═══ EXTRACT TO READ
There is a particular vanity in the horror student who thinks the house on the hill is a homework assignment. Kylie Lee Baker knows better, and she has built an estate where the walls keep two centuries of appointments. Somewhere inside it, a modern student and a samurai's daughter keep almost meeting.
What it's about
The premise is elegant in the way the best haunted houses are: one estate, two women, one hundred and fifty years of distance that the building refuses to honor. A contemporary student arrives for what she believes will be her first real shoot, a project, a place to point a camera. A samurai's daughter has been there far longer. They glimpse each other across the gap of time, a face in the wrong window, a figure that should not be standing where she is standing, until the distance between them stops behaving like distance at all and time folds in on itself.
Baker keeps the machinery spare, which is the point. This is a book about two people occupying the same rooms in different decades, and the slow, cold dawning that occupancy might be the whole horror. Beyond that, the doors stay closed. Better to walk in without the floor plan.
Why everyone's talking about it
Baker already has a readership that trusts her with the uncanny, and Gothic horror with a dual-timeline structure is catnip for the crowd that reread Mexican Gothic twice and wanted the house to win. The appeal here is atmosphere over jump scares: a haunting built from architecture, lineage, and the specific dread of being watched by someone who was there first.
══════
TASK STATEMENT - Reproduce part of the book preview word for word, beginning at the words "What it's about" and stopping after "the floor plan.".
═══ SUPPLIED MATERIAL
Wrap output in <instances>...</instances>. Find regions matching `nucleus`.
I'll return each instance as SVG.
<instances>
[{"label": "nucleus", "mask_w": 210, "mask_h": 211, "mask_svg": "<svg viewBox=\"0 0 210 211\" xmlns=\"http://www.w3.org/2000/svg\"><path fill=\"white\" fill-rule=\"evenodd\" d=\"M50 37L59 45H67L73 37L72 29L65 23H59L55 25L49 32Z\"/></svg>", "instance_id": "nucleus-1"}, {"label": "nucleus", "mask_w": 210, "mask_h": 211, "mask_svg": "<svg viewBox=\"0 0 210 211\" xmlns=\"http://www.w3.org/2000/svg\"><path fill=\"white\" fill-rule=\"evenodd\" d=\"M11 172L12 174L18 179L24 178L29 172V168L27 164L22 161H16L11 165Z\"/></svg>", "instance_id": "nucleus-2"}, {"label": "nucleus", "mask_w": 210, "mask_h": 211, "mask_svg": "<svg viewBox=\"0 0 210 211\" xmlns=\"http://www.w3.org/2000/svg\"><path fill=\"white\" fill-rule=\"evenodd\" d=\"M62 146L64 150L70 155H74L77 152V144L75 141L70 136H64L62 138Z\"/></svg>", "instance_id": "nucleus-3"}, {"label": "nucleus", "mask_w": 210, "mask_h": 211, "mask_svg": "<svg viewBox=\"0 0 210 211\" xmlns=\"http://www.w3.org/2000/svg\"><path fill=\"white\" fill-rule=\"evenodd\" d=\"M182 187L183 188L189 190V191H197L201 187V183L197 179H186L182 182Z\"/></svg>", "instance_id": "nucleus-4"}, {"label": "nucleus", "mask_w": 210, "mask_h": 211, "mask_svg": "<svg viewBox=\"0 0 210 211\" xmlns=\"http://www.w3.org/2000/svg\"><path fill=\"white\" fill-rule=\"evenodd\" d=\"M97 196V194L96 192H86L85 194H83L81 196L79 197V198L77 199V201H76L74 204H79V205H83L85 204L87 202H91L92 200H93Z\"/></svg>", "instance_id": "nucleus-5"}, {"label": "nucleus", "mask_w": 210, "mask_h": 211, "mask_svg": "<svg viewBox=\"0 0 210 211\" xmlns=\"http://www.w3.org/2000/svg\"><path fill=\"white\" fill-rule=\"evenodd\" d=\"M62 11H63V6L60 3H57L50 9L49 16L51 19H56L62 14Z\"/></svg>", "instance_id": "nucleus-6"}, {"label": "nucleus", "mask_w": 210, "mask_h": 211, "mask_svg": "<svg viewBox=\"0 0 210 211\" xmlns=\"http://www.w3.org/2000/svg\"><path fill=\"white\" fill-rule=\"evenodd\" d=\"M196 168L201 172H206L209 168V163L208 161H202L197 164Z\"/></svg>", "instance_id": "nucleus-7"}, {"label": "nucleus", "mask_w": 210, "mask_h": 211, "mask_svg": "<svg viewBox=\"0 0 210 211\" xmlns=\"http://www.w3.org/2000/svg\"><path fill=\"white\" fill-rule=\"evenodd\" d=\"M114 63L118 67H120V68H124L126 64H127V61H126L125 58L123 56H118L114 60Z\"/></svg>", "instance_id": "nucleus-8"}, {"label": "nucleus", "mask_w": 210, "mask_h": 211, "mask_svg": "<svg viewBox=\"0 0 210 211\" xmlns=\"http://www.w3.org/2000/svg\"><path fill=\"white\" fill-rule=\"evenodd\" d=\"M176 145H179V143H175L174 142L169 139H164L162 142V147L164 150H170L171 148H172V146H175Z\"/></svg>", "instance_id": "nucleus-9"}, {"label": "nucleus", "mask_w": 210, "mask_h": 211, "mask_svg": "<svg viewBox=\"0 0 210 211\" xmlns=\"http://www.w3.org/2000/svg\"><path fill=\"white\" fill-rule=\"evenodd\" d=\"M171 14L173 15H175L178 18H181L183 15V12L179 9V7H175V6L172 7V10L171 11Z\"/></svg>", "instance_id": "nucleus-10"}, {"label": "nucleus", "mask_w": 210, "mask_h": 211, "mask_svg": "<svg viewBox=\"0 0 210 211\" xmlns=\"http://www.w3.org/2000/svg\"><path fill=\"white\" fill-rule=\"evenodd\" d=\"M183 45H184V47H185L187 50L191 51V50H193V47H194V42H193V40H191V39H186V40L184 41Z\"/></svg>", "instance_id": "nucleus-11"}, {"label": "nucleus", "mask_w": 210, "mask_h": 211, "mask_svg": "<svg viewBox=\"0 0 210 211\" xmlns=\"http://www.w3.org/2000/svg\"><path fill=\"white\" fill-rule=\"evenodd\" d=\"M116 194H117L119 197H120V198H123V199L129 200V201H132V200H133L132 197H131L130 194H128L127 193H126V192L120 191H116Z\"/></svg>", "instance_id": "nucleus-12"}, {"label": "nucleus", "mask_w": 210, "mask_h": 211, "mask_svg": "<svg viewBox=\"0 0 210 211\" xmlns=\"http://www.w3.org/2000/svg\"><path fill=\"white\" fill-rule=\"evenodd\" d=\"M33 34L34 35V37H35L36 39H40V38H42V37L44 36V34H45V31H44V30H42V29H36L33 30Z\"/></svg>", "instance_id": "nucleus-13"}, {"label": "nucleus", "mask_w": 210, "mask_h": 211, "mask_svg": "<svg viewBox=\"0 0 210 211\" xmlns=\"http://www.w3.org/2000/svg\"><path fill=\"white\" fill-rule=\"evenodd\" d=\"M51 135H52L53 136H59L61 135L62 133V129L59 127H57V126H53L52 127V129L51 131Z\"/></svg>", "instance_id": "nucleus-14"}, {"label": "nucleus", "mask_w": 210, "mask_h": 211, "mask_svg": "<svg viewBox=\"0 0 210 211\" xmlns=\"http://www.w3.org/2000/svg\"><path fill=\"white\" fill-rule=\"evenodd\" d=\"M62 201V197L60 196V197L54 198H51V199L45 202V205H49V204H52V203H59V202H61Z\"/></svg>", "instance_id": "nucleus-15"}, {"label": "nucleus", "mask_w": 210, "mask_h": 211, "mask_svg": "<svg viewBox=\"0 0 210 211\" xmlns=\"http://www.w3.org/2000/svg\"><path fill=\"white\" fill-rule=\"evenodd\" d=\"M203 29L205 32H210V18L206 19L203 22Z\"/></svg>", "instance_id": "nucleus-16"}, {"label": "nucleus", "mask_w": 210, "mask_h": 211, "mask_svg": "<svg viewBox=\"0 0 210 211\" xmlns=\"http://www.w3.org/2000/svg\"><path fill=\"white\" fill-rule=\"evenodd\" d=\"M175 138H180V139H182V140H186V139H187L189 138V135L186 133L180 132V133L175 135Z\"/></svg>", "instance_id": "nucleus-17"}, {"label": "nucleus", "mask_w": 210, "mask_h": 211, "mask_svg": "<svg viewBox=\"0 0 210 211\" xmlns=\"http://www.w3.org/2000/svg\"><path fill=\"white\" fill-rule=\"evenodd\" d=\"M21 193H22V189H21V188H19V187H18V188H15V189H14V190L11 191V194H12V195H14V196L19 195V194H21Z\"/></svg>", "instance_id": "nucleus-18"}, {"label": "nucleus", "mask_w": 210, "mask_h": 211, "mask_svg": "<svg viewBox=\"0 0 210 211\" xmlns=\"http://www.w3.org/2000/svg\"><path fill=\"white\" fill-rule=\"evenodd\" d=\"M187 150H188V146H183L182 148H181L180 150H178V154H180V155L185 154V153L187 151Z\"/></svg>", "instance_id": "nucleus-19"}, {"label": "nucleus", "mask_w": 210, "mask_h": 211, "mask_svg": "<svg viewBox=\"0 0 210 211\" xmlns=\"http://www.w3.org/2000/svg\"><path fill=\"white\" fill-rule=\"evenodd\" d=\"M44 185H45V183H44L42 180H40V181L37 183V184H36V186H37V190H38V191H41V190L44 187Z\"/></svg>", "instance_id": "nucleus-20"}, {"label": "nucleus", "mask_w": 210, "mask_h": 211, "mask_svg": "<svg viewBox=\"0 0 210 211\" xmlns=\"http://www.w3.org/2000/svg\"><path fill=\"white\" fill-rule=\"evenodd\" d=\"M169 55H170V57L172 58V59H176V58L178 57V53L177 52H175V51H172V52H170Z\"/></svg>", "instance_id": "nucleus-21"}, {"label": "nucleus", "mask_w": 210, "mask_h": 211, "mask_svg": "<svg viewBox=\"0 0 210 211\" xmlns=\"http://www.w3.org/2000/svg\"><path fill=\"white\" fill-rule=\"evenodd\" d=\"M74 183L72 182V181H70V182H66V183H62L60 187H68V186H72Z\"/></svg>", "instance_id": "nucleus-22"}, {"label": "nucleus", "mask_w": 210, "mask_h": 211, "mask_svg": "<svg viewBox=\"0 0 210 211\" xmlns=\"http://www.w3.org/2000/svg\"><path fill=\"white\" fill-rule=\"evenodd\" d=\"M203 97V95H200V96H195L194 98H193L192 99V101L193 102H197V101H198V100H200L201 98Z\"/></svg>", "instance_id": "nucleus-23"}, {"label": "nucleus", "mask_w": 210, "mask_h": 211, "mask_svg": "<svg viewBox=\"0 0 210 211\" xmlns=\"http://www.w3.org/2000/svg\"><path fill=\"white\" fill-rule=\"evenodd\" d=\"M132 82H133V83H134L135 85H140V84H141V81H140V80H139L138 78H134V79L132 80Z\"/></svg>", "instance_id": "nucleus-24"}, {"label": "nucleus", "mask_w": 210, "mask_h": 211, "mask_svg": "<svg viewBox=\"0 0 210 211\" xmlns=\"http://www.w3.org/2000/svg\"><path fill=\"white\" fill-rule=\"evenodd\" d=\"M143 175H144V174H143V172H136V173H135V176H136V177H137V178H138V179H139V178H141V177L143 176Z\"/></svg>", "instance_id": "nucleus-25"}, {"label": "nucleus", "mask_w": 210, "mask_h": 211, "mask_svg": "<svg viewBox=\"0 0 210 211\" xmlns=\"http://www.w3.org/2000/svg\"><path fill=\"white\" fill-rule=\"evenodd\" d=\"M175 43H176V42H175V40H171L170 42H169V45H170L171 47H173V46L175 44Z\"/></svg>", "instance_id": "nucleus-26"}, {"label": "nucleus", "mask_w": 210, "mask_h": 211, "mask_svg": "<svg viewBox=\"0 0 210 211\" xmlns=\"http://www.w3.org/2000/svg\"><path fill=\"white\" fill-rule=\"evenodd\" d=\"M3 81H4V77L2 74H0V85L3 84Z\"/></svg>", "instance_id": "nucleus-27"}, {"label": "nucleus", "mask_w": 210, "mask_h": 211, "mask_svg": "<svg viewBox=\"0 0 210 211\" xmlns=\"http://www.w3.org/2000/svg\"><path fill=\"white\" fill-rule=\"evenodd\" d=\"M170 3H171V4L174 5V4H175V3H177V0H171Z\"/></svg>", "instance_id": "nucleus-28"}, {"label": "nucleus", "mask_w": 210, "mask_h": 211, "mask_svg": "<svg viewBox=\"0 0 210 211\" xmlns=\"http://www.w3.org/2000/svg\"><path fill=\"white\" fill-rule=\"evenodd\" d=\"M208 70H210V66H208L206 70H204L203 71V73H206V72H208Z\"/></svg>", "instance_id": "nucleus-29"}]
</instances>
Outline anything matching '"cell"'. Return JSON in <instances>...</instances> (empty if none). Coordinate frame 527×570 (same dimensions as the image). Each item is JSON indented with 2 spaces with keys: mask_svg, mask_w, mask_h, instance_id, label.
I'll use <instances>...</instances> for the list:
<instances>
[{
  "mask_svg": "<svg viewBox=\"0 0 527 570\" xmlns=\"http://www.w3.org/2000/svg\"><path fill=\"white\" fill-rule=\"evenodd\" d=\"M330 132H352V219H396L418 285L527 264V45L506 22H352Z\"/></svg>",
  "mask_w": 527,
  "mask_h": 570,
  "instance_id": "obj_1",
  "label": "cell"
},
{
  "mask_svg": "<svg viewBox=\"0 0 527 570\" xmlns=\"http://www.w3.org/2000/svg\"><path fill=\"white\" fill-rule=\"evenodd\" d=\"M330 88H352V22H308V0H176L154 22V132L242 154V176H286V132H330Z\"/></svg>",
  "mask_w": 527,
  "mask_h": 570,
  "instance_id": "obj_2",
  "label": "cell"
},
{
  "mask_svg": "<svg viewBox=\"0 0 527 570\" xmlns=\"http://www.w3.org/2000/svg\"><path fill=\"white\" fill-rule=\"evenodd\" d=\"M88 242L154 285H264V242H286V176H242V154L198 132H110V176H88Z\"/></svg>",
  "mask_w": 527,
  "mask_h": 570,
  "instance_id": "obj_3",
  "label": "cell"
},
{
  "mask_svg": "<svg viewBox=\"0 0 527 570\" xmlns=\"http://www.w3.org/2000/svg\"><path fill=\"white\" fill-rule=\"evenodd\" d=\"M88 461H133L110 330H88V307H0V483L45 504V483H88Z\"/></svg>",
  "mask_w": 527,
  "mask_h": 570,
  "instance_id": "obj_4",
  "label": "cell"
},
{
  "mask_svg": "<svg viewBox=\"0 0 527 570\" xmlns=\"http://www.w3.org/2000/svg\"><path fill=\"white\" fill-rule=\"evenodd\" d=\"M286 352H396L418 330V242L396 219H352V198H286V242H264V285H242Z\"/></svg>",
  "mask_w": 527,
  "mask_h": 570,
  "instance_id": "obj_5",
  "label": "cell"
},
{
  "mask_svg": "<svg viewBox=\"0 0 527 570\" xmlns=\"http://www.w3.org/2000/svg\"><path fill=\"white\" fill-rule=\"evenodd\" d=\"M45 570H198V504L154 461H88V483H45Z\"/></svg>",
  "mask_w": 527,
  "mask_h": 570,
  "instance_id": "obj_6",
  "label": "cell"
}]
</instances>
══════
RESULT OF THE TASK -
What it's about
The premise is elegant in the way the best haunted houses are: one estate, two women, one hundred and fifty years of distance that the building refuses to honor. A contemporary student arrives for what she believes will be her first real shoot, a project, a place to point a camera. A samurai's daughter has been there far longer. They glimpse each other across the gap of time, a face in the wrong window, a figure that should not be standing where she is standing, until the distance between them stops behaving like distance at all and time folds in on itself.
Baker keeps the machinery spare, which is the point. This is a book about two people occupying the same rooms in different decades, and the slow, cold dawning that occupancy might be the whole horror. Beyond that, the doors stay closed. Better to walk in without the floor plan.